▶ _Required work_
[a] The mempinfd thread below names several areas whose drivers use their own specific ioctl to pin memory. List them.
[b] Extend the mempinfd thread below, picking up right after its last sentence.
╭─ Passage
Re: [RFC PATCH v3 1/2] mempinfd: Add new syscall to provide memory pin

From: Zhou Wang
Date: Tue Feb 09 2021 - 07:21:15 EST


On 2021/2/9 20:01, Greg KH wrote:
> On Tue, Feb 09, 2021 at 07:58:15PM +0800, Zhou Wang wrote:
>> On 2021/2/9 17:37, Greg KH wrote:
>>> On Tue, Feb 09, 2021 at 05:17:46PM +0800, Zhou Wang wrote:
>>>> On 2021/2/8 6:02, Andy Lutomirski wrote:
>>>>>
>>>>>
>>>>>> On Feb 7, 2021, at 12:31 AM, Zhou Wang <wangzhou1@xxxxxxxxxxxxx> wrote:
>>>>>>
>>>>>> SVA(share virtual address) offers a way for device to share process virtual
>>>>>> address space safely, which makes more convenient for user space device
>>>>>> driver coding. However, IO page faults may happen when doing DMA
>>>>>> operations. As the latency of IO page fault is relatively big, DMA
>>>>>> performance will be affected severely when there are IO page faults.
>>>>>> From a long term view, DMA performance will be not stable.
>>>>>>
>>>>>> In high-performance I/O cases, accelerators might want to perform
>>>>>> I/O on a memory without IO page faults which can result in dramatically
>>>>>> increased latency. Current memory related APIs could not achieve this
>>>>>> requirement, e.g. mlock can only avoid memory to swap to backup device,
>>>>>> page migration can still trigger IO page fault.
>>>>>>
>>>>>> Various drivers working under traditional non-SVA mode are using
>>>>>> their own specific ioctl to do pin. Such ioctl can be seen in v4l2,
>>>>>> gpu, infiniband, media, vfio, etc. Drivers are usually doing dma
>>>>>> mapping while doing pin.
╰─
╭─ Dataset excerpt
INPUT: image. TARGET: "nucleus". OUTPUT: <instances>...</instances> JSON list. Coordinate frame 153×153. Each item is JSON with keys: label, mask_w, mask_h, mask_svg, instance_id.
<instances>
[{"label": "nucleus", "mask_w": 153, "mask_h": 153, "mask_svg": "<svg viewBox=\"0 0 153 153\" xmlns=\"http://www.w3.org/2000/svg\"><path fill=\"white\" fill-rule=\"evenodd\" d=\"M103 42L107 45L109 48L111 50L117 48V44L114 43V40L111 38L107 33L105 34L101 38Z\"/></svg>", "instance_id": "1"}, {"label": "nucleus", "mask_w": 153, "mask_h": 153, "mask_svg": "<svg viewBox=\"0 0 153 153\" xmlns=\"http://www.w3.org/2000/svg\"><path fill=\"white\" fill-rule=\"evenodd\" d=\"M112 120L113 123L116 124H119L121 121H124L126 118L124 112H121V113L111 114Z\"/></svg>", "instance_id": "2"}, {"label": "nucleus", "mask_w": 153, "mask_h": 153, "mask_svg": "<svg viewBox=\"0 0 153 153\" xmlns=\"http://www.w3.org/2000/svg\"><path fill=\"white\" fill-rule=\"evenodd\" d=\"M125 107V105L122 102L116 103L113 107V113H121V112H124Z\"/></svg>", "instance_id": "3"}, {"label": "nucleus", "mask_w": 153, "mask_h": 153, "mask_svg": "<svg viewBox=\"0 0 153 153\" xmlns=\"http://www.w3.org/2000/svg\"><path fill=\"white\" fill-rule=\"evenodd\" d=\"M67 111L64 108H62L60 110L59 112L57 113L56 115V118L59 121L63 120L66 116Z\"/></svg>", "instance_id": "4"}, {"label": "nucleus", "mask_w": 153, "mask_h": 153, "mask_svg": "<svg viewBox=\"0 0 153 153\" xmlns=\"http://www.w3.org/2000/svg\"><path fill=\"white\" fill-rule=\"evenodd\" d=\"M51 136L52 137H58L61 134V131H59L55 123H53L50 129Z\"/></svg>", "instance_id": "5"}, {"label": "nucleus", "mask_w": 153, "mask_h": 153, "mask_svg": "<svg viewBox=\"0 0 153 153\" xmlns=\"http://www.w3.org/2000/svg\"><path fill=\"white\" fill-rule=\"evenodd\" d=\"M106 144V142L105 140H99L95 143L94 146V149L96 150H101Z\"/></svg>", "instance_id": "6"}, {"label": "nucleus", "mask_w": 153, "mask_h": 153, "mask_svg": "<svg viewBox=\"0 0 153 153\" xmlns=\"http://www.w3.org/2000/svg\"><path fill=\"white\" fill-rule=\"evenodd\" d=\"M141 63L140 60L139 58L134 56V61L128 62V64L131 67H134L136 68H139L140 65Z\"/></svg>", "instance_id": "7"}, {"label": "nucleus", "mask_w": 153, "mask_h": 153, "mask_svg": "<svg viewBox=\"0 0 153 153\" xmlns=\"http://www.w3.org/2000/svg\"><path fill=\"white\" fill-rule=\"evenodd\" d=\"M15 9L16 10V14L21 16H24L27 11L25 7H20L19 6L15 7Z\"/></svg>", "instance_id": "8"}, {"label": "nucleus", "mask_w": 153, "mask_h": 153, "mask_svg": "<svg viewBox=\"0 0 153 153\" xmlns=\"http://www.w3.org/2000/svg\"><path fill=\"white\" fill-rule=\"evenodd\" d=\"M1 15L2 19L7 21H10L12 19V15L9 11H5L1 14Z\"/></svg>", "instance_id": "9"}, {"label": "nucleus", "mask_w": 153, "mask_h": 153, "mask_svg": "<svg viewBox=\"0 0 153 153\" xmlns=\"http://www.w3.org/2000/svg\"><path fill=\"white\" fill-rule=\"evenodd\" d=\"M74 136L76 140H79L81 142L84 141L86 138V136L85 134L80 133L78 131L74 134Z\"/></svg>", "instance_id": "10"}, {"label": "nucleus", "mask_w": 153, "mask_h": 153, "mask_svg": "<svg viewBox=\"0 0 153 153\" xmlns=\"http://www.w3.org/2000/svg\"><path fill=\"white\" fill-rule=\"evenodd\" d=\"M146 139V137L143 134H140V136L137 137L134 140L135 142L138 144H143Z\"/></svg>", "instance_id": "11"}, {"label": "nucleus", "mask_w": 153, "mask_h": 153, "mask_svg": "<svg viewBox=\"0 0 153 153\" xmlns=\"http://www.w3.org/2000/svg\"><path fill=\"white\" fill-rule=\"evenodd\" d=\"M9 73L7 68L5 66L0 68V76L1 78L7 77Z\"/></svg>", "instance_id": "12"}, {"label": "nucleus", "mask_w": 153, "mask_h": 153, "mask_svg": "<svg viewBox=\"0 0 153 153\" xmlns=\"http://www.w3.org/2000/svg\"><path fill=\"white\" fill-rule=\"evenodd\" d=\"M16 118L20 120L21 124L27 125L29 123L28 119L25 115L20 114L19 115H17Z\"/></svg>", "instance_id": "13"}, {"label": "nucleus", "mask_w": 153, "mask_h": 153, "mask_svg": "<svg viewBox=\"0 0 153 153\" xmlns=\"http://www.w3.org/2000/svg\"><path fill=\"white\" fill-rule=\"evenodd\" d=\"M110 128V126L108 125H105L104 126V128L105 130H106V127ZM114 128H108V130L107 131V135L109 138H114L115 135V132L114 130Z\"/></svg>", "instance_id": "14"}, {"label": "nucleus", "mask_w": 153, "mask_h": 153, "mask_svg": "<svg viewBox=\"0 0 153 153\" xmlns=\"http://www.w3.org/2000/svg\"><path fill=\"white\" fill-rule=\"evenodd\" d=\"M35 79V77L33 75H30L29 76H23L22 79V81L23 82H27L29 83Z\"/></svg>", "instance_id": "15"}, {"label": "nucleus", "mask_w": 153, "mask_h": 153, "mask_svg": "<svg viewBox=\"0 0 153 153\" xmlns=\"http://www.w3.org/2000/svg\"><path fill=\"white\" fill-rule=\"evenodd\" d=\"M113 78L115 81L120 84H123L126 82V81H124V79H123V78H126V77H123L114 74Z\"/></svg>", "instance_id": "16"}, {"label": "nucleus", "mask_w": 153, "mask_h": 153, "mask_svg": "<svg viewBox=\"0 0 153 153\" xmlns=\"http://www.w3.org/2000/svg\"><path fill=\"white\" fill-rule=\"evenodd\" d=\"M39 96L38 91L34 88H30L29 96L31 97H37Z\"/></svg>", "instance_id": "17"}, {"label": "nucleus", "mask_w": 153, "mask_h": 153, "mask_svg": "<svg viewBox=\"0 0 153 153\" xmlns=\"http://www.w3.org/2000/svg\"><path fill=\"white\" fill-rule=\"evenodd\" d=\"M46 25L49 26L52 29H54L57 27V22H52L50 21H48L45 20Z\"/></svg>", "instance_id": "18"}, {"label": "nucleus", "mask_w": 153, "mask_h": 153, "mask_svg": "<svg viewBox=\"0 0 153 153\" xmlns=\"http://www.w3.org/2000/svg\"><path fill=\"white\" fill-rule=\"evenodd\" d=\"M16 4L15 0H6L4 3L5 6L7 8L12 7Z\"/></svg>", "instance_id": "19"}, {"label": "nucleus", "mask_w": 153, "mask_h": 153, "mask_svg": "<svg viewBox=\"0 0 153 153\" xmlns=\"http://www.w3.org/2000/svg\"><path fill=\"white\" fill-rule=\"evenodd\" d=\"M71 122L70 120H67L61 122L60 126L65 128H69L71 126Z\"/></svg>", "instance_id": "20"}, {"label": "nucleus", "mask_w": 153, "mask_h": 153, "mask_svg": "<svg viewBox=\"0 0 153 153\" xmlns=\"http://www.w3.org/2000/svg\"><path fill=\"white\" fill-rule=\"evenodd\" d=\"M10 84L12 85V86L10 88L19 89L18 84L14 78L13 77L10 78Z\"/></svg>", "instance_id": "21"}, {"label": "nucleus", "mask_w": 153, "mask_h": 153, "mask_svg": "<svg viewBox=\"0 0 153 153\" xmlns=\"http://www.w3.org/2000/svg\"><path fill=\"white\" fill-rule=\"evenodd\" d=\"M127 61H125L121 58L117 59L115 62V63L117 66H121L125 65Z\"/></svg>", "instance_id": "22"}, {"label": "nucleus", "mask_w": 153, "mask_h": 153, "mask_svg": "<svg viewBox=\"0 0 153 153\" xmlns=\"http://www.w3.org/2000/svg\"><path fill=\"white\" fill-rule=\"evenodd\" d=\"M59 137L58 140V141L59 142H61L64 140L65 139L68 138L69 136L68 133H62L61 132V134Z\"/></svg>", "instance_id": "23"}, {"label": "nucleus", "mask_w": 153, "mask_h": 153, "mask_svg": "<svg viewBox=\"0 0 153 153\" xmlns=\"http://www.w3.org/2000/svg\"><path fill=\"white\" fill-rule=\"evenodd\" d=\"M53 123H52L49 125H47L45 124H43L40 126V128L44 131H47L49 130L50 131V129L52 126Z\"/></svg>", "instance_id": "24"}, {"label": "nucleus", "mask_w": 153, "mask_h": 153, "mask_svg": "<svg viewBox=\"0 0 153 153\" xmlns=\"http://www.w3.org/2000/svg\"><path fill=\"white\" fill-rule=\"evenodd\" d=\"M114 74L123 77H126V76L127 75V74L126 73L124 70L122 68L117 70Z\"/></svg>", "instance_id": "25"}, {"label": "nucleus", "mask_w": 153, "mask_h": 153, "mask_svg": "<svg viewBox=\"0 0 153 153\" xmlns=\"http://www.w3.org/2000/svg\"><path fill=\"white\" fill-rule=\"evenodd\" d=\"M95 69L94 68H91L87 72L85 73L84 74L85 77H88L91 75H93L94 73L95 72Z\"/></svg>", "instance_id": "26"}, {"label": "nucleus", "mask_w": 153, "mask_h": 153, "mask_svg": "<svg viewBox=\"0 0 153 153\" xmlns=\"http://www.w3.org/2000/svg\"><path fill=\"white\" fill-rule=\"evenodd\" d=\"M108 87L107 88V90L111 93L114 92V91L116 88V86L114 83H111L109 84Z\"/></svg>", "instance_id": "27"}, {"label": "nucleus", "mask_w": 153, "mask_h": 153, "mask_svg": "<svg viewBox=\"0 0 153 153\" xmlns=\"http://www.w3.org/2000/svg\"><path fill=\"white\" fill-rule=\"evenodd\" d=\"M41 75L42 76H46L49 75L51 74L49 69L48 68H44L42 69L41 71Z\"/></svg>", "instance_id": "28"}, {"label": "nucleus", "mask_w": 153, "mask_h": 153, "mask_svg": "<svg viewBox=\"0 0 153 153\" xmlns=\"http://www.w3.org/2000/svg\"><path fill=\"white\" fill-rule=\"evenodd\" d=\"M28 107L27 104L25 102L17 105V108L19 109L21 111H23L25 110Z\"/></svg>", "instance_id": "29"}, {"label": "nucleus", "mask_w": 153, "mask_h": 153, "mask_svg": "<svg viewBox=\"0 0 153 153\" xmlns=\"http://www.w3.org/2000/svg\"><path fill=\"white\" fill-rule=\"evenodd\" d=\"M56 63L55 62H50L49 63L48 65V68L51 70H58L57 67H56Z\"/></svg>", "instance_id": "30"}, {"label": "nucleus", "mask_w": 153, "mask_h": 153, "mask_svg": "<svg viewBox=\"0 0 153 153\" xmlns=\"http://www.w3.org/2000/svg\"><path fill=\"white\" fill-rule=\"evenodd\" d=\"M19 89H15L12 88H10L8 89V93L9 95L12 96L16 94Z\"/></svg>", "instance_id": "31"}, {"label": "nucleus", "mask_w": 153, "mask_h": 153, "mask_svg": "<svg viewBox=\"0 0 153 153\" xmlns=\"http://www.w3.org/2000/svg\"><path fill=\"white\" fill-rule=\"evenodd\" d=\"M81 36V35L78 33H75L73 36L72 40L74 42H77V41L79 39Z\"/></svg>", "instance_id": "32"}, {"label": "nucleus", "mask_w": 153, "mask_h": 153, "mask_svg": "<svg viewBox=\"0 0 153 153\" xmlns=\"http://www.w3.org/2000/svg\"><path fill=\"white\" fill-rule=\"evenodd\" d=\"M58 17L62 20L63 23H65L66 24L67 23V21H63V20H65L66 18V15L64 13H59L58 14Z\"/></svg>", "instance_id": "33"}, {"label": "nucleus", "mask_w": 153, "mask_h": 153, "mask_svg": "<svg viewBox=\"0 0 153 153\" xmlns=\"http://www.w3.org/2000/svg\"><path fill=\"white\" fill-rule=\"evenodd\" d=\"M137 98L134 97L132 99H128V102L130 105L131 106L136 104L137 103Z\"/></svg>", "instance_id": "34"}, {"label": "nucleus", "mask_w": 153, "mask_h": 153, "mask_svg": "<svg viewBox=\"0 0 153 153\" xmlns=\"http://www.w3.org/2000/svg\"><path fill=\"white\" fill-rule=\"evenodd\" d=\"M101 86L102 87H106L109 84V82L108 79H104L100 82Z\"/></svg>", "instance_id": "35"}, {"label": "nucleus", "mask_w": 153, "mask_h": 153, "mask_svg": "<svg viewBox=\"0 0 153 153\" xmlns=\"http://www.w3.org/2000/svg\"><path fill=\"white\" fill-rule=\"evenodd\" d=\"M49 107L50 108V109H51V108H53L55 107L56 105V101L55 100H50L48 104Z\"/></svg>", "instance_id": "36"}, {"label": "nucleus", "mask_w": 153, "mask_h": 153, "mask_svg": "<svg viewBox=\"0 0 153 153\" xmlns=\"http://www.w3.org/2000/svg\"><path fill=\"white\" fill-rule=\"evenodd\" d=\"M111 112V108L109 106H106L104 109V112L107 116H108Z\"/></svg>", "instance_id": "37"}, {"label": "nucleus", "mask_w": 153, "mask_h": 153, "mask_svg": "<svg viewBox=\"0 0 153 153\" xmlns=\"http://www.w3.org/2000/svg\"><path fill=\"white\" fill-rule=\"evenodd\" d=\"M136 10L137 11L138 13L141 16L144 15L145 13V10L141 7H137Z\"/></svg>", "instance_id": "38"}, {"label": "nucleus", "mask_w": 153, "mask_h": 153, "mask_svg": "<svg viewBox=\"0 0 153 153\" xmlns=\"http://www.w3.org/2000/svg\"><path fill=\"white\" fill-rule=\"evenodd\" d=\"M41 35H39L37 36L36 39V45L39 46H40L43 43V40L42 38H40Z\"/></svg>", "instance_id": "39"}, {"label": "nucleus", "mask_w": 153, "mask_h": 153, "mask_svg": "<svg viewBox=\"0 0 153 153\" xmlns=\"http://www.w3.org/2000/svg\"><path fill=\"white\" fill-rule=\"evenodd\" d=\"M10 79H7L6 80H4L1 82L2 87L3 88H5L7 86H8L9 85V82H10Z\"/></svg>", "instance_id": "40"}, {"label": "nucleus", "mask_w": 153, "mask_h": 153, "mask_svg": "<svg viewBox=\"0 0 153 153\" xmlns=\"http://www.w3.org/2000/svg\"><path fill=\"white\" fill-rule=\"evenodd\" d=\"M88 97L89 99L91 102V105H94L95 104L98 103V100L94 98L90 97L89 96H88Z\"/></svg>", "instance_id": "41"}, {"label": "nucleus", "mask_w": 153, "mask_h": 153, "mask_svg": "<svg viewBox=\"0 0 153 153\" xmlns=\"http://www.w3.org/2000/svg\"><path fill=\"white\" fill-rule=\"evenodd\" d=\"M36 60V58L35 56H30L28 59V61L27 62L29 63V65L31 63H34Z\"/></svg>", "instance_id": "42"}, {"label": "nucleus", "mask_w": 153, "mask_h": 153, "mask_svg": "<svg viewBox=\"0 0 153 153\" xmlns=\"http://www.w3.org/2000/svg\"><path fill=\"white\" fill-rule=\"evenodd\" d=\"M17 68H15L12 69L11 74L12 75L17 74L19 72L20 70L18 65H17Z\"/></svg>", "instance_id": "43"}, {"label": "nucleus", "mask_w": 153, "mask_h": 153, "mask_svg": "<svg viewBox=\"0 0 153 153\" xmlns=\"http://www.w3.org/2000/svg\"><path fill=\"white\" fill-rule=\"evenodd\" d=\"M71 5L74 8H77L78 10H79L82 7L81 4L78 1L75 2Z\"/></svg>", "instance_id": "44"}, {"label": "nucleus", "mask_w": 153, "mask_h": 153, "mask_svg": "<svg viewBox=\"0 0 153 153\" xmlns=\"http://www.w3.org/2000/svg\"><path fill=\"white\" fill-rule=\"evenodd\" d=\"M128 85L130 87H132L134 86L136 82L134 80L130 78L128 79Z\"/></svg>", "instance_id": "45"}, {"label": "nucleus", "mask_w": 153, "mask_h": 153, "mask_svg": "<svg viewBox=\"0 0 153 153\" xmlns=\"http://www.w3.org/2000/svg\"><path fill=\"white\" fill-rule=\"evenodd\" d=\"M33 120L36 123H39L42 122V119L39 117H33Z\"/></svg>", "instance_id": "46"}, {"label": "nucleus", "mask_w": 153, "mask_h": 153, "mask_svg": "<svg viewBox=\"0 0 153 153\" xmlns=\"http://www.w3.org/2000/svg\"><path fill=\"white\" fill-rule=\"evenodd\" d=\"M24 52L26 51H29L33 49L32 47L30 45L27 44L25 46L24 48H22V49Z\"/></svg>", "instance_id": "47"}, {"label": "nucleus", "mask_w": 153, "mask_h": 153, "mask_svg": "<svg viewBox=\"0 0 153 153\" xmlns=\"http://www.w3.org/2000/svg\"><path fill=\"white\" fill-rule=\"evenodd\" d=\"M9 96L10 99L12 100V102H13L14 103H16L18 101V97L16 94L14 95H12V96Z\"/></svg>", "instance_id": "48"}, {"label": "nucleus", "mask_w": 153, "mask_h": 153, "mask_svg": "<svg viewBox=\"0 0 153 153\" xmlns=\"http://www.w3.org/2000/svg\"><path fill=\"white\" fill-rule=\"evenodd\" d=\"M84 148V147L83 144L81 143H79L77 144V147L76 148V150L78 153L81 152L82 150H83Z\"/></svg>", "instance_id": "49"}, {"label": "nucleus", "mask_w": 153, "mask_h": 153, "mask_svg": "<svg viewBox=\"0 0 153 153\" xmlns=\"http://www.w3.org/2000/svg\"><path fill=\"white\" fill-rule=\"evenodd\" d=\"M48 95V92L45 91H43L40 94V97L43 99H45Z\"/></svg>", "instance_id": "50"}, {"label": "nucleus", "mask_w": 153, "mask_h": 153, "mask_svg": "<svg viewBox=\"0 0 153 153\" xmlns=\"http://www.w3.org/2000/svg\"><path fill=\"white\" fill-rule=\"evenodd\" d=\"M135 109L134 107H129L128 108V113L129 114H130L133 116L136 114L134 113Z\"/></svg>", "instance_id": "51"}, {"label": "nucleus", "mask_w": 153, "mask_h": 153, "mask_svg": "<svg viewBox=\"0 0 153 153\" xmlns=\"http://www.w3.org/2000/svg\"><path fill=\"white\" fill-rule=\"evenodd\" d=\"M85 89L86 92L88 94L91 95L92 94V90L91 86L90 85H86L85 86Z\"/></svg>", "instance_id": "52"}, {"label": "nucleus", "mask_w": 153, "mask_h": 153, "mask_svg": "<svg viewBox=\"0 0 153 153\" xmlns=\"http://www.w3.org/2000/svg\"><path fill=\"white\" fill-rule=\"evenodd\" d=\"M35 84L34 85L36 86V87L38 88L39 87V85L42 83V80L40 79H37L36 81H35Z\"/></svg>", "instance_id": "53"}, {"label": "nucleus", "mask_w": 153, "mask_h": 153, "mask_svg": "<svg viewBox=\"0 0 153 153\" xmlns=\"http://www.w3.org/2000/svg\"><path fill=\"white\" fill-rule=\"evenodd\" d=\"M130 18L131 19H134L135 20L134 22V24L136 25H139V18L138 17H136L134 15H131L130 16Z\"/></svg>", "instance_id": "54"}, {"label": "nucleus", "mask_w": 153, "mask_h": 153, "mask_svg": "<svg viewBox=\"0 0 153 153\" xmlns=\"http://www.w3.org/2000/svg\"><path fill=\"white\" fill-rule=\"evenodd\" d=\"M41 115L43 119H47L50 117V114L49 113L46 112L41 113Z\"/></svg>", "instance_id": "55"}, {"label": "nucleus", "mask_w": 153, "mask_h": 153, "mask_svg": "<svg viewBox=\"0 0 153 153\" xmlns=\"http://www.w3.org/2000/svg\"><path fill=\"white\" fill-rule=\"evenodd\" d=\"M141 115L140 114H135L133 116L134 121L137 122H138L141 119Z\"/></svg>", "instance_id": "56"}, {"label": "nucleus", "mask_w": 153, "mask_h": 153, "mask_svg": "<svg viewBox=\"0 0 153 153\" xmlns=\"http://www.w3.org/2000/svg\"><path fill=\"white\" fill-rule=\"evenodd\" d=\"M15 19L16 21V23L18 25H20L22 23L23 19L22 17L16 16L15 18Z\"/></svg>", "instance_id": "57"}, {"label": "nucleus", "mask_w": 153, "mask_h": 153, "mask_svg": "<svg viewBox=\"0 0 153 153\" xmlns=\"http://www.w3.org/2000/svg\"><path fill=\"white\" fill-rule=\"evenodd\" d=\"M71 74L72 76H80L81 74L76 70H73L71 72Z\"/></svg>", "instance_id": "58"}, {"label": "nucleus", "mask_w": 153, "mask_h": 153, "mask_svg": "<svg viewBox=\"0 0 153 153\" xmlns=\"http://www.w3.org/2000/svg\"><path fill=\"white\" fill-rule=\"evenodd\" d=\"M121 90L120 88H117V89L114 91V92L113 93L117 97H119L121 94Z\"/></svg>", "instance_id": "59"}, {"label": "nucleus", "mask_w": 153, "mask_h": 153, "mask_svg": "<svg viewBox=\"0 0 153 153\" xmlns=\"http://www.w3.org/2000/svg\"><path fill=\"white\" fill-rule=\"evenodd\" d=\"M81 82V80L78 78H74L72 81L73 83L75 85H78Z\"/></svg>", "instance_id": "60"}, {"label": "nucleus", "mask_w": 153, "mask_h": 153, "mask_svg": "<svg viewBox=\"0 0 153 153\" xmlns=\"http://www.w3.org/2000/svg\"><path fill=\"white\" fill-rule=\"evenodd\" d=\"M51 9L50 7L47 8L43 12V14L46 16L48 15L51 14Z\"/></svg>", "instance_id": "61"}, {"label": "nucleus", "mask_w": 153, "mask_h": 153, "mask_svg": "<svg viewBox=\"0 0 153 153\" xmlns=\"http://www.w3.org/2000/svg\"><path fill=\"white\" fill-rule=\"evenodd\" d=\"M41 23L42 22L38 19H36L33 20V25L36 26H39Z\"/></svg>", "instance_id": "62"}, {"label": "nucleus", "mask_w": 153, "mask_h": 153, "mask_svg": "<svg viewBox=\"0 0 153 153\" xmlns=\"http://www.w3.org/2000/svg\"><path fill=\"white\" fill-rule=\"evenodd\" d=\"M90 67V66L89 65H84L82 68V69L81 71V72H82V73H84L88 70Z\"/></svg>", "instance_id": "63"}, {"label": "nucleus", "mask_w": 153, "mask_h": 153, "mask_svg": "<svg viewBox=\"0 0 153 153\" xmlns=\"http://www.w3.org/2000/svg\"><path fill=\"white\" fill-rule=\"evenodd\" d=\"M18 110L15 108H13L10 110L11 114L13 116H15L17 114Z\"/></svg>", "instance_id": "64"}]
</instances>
╰─
▶ _Outputs_
[a] v4l2, gpu, infiniband, media, vfio

[b]
>>>>>>
>>>>>> But, in SVA mode, pin could be a common need which isn't necessarily
>>>>>> bound with any drivers, and neither is dma mapping needed by drivers
>>>>>> since devices are using the virtual address of CPU. Thus, It is better
>>>>>> to introduce a new common syscall for it.
>>>>>>
>>>>>> This patch leverages the design of userfaultfd and adds mempinfd for pin
>>>>>> to avoid messing up mm_struct. A fd will be got by mempinfd, then user
>>>>>> space can do pin/unpin pages by ioctls of this fd, all pinned pages under
>>>>>> one file will be unpinned in file release process. Like pin page cases in
>>>>>> other places, can_do_mlock is used to check permission and input
>>>>>> parameters.
>>>>>
>>>>>
>>>>> Can you document what the syscall does?
>>>>
>>>> Will add related document in Documentation/vm.
>>>
>>> A manpage is always good, and will be required eventually :)
>>
>> manpage is maintained in another repo. Do you mean add a manpage
>> patch in this series?
>
> It's good to show how it will be used, don't you think?

Agree, will add it in next version.

Thanks,
Zhou

>
> thanks,
>
> greg k-h
>
> .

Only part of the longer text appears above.